## Begin DATA ENTRIES
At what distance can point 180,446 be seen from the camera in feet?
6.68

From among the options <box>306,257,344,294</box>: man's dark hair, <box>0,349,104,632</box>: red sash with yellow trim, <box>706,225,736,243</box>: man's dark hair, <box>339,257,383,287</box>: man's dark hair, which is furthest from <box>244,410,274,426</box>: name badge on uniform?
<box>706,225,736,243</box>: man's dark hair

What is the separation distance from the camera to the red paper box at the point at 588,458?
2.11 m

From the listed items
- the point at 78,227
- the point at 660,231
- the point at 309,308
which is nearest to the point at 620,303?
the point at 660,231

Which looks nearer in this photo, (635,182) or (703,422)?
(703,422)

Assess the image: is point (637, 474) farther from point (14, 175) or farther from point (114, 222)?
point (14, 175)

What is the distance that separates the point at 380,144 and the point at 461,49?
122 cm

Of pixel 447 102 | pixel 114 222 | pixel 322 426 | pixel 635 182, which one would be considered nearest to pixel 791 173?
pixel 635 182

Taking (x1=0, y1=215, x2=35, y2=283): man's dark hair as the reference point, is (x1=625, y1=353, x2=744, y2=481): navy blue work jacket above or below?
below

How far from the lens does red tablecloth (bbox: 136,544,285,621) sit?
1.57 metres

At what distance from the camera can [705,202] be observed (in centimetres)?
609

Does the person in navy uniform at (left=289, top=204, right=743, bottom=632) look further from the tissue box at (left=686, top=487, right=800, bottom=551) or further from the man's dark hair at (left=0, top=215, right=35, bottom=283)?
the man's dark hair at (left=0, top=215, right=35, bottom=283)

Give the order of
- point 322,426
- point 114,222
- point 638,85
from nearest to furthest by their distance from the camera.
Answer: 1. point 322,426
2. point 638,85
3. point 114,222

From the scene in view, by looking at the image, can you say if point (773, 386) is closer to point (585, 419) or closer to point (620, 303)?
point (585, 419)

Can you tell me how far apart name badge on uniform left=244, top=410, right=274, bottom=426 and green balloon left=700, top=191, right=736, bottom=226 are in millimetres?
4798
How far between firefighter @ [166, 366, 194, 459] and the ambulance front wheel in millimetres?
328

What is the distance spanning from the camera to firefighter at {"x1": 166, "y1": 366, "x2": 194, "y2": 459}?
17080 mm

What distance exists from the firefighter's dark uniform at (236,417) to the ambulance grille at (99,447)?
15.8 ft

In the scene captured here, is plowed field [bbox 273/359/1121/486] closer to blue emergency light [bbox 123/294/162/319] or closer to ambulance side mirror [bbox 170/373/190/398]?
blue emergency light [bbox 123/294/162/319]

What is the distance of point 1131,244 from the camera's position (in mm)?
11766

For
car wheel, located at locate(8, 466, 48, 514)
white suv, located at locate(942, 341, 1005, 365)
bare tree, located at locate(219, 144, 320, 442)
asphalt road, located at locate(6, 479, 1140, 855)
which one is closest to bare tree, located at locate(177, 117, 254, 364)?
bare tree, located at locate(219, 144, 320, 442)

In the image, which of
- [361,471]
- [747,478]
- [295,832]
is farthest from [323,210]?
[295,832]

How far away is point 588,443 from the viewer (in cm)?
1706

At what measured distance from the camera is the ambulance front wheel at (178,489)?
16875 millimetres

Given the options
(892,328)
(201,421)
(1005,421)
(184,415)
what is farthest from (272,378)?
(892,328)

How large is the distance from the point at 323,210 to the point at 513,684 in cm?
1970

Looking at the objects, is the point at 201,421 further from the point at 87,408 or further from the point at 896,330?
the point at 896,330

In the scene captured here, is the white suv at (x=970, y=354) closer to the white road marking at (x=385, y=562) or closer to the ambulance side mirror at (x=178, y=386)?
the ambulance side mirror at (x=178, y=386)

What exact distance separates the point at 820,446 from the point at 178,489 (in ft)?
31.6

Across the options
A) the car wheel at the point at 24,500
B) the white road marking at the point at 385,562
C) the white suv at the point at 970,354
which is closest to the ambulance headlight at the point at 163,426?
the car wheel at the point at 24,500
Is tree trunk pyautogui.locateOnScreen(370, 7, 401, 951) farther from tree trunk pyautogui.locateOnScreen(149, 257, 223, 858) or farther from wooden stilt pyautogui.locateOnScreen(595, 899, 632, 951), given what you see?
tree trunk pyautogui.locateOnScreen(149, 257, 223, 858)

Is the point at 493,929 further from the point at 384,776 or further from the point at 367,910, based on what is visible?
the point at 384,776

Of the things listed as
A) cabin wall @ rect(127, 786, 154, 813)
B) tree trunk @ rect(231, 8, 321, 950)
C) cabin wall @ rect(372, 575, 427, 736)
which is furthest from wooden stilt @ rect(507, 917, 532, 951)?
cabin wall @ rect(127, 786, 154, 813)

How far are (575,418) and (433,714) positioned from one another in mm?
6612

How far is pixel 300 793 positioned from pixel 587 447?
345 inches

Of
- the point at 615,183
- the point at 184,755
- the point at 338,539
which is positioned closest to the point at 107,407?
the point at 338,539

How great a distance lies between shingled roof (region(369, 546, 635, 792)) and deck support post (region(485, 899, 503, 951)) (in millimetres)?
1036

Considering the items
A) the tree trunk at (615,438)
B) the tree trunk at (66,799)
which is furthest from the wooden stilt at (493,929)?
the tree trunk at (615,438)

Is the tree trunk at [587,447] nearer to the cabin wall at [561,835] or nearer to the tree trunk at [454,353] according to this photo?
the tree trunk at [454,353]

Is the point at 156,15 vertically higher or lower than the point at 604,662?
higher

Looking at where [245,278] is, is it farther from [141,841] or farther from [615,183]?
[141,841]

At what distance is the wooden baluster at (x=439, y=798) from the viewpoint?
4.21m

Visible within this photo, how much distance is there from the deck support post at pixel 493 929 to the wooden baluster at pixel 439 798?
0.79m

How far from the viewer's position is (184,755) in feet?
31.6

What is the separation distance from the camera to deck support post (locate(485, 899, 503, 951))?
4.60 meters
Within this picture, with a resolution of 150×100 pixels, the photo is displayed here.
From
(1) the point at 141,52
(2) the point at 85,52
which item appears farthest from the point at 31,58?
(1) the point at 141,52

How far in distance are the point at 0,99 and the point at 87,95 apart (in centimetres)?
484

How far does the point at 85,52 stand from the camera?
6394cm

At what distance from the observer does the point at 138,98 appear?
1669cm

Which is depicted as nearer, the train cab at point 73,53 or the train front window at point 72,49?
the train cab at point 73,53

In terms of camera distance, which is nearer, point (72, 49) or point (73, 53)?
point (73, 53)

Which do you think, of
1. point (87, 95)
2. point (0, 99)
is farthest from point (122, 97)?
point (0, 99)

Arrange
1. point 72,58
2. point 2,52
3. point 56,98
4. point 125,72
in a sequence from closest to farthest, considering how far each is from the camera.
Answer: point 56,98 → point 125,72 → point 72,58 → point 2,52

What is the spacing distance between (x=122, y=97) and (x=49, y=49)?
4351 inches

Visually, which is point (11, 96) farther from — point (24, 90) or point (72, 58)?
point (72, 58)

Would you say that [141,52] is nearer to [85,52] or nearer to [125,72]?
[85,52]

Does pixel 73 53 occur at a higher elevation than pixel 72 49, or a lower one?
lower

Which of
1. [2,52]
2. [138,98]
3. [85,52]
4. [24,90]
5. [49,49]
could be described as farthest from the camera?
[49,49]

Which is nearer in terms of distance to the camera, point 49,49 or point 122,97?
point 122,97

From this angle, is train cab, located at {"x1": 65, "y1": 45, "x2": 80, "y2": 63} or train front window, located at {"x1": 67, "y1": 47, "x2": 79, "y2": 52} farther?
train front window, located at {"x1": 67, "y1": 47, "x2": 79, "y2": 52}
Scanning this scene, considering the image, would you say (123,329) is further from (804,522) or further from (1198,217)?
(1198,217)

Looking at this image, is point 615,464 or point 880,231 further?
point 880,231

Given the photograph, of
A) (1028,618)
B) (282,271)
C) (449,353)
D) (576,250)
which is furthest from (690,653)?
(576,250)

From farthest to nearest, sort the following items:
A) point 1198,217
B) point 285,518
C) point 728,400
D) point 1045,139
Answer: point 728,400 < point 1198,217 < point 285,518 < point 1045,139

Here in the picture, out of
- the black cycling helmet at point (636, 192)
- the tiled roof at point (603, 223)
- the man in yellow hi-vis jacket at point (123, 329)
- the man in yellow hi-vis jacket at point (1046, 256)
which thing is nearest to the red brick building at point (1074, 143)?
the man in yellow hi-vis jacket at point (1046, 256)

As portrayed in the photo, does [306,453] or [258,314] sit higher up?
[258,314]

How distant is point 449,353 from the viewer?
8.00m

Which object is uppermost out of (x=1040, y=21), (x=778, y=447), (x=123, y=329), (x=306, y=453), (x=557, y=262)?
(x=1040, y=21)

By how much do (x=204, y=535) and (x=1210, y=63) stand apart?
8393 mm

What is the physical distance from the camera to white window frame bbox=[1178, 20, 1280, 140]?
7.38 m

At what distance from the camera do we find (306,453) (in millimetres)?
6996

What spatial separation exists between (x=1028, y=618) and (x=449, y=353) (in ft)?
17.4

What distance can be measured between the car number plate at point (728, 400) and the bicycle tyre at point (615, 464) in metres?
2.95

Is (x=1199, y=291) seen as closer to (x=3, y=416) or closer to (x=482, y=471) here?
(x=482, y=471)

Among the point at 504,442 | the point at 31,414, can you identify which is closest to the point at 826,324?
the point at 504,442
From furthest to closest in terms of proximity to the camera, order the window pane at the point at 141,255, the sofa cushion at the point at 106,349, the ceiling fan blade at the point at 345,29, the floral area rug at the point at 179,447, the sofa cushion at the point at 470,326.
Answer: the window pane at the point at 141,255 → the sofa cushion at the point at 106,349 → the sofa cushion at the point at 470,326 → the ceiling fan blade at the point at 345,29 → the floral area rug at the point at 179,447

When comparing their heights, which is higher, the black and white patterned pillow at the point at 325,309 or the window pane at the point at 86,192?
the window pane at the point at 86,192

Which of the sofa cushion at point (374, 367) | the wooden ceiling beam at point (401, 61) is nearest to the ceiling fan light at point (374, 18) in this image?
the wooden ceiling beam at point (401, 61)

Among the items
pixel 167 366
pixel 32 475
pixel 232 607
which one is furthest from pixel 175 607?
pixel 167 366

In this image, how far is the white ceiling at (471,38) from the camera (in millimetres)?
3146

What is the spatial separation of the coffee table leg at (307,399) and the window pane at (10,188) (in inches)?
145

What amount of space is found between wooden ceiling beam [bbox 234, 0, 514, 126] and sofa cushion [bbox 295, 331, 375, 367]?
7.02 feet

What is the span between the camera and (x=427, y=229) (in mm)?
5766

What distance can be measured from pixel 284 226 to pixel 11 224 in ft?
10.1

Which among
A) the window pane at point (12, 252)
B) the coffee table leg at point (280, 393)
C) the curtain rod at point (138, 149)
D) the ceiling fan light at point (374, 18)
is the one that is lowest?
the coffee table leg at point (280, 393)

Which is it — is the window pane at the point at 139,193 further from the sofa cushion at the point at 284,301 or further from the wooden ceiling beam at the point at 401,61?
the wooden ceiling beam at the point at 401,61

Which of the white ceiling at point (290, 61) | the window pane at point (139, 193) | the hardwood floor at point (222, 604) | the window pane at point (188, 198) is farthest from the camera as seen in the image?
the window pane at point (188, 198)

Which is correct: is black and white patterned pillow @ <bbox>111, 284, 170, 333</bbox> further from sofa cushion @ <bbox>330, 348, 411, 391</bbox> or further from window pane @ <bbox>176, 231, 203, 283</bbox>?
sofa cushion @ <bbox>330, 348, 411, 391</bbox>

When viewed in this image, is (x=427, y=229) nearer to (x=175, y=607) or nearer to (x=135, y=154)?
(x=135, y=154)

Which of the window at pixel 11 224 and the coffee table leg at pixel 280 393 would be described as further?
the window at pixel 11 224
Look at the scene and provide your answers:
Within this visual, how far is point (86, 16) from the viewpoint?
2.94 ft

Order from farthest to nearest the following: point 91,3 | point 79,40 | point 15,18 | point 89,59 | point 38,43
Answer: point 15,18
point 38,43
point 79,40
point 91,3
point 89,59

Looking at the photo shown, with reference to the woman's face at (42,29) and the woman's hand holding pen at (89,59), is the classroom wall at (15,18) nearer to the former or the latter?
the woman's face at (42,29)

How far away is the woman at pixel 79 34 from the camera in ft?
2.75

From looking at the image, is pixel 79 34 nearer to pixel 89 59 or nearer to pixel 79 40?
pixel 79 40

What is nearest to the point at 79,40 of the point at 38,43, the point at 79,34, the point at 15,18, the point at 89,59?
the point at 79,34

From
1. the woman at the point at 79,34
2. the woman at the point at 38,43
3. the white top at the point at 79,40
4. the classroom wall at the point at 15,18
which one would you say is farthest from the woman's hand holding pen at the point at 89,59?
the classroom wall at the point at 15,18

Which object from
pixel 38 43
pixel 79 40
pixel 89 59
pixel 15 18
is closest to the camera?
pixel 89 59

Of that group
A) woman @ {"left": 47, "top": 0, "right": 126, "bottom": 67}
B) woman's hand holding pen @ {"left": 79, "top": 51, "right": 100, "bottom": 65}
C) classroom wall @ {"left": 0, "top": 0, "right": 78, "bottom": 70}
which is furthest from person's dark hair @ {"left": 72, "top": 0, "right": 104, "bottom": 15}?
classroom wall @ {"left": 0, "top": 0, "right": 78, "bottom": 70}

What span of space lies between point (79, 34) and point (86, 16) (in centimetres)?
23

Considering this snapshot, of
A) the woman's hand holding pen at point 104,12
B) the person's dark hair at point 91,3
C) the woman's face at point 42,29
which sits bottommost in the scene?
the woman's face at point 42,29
## End DATA ENTRIES
* [INSTRUCTION] Repeat the lines from the one containing "From farthest to nearest, sort" through the one containing "Answer: point 728,400", with both end lines included, keeping every word unchanged.

* [TASK RESULT]
From farthest to nearest, sort the following items:
A) point 1198,217
B) point 285,518
C) point 728,400
D) point 1045,139
Answer: point 728,400 < point 1198,217 < point 285,518 < point 1045,139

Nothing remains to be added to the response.